Task objective: Report every line of the records below that contains the string "located", matching its case exactly.

----- Records for the task -----

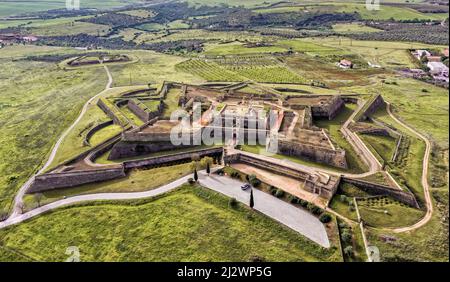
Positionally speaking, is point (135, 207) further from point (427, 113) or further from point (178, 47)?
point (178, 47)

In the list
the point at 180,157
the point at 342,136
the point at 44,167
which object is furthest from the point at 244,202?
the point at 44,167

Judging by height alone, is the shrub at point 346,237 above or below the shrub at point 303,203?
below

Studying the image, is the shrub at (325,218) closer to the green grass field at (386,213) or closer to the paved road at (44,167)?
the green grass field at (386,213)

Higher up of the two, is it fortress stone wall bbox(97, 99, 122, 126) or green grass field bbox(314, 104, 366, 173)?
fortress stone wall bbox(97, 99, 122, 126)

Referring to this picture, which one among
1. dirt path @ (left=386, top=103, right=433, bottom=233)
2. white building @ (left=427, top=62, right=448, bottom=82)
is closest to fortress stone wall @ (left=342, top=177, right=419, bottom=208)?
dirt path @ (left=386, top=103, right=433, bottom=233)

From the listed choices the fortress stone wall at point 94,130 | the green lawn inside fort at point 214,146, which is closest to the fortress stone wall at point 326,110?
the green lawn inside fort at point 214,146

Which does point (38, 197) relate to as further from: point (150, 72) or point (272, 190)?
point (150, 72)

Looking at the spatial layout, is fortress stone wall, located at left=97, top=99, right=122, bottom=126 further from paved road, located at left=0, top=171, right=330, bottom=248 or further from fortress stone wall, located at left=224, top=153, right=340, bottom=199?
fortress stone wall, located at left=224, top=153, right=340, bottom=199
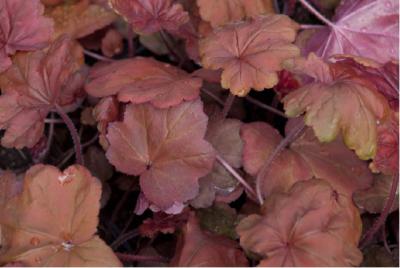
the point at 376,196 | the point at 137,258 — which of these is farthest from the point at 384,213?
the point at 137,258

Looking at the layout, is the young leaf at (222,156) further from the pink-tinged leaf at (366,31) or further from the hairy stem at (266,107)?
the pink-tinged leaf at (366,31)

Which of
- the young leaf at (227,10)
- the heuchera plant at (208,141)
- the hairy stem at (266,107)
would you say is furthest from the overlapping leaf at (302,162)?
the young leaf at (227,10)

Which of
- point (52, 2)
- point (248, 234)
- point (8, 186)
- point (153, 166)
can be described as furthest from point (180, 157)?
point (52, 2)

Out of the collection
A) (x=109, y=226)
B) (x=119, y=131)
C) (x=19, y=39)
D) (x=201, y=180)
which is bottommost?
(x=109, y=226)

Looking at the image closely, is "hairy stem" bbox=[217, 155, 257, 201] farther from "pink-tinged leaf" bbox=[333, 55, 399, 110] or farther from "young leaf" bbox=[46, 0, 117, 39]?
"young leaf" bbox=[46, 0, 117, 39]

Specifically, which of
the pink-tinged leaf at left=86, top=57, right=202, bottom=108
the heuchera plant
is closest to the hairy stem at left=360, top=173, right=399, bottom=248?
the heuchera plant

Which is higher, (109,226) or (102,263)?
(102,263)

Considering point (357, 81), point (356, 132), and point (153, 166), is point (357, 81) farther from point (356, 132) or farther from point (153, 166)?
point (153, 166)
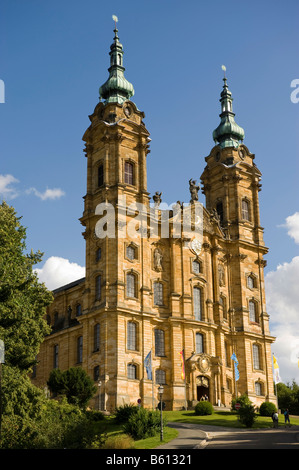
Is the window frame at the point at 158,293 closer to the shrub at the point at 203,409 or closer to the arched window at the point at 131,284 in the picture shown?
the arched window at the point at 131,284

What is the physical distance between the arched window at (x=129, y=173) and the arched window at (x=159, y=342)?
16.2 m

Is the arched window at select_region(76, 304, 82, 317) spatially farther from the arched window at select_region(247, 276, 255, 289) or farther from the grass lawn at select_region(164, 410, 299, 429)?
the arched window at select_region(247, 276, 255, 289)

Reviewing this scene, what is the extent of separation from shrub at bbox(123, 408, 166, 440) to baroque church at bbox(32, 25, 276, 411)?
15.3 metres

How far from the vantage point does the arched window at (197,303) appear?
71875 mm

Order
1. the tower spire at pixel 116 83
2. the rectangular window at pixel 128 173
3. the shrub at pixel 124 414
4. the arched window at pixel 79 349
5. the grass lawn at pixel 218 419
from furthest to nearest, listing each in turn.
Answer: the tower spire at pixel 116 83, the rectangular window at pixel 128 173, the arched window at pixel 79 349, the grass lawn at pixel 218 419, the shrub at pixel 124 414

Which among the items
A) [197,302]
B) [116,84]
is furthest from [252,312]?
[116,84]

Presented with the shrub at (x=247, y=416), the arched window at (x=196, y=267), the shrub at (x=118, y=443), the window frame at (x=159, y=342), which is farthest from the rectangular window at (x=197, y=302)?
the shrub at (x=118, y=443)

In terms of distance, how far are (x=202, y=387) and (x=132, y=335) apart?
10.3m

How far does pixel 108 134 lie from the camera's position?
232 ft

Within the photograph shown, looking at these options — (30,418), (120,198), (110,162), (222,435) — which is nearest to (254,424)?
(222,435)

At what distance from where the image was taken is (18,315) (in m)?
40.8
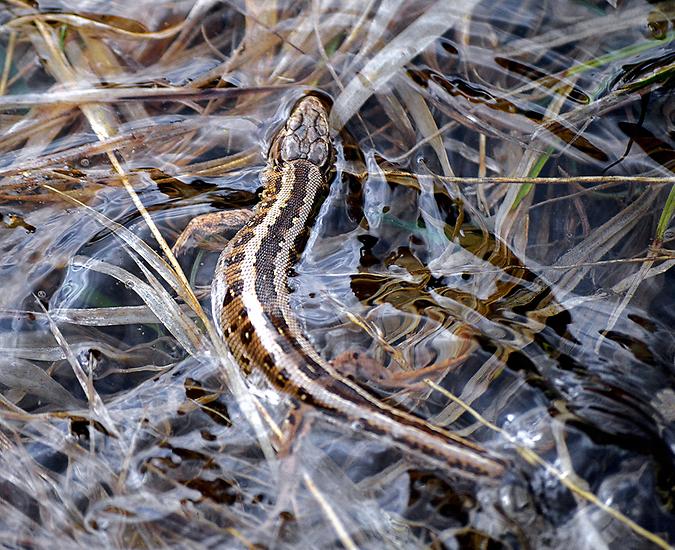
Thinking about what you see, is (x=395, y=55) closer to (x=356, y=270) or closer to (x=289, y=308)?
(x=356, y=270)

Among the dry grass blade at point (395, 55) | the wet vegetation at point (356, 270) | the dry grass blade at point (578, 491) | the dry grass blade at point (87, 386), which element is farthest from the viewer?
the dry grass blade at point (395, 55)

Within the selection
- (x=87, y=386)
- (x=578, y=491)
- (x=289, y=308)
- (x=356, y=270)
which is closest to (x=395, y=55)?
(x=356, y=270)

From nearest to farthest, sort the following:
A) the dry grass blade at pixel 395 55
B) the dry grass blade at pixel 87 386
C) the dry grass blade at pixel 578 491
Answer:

-----
----- Records for the task -----

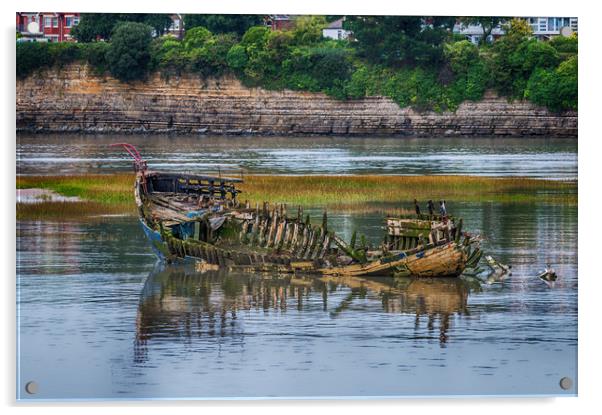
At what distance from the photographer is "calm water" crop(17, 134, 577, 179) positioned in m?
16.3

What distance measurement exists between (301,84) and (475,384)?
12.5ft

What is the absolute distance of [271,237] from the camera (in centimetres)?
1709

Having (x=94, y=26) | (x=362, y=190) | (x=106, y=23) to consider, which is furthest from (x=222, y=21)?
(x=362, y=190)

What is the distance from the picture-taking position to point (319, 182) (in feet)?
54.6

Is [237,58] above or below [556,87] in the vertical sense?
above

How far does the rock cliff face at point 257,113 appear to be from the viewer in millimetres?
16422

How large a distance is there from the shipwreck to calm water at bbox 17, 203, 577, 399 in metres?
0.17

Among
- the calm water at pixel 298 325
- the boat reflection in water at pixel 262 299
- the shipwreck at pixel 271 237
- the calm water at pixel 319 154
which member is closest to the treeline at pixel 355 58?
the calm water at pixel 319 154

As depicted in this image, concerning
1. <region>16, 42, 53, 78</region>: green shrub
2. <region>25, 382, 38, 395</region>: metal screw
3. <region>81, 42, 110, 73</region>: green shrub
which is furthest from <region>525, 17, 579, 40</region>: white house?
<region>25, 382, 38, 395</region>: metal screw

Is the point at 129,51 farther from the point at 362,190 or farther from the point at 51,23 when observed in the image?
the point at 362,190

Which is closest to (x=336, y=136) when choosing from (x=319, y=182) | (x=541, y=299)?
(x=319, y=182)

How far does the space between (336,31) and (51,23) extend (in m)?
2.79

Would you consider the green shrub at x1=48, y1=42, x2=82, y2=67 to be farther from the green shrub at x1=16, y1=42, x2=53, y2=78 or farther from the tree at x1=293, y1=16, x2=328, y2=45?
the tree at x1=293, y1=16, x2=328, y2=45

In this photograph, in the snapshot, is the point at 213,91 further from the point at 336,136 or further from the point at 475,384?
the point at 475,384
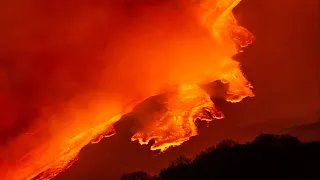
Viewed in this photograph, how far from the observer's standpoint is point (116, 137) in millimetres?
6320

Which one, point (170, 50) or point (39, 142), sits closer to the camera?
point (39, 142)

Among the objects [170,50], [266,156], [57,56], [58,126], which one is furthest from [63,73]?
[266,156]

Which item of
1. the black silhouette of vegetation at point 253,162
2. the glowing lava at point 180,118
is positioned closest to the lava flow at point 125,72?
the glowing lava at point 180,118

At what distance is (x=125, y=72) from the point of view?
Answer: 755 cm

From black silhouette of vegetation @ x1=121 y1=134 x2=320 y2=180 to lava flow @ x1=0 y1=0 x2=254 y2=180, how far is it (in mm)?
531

-----

The answer:
Looking at the spatial layout, is fortress stone wall, located at left=97, top=99, right=122, bottom=126 further from paved road, located at left=0, top=171, right=330, bottom=248 or further from fortress stone wall, located at left=224, top=153, right=340, bottom=199?
fortress stone wall, located at left=224, top=153, right=340, bottom=199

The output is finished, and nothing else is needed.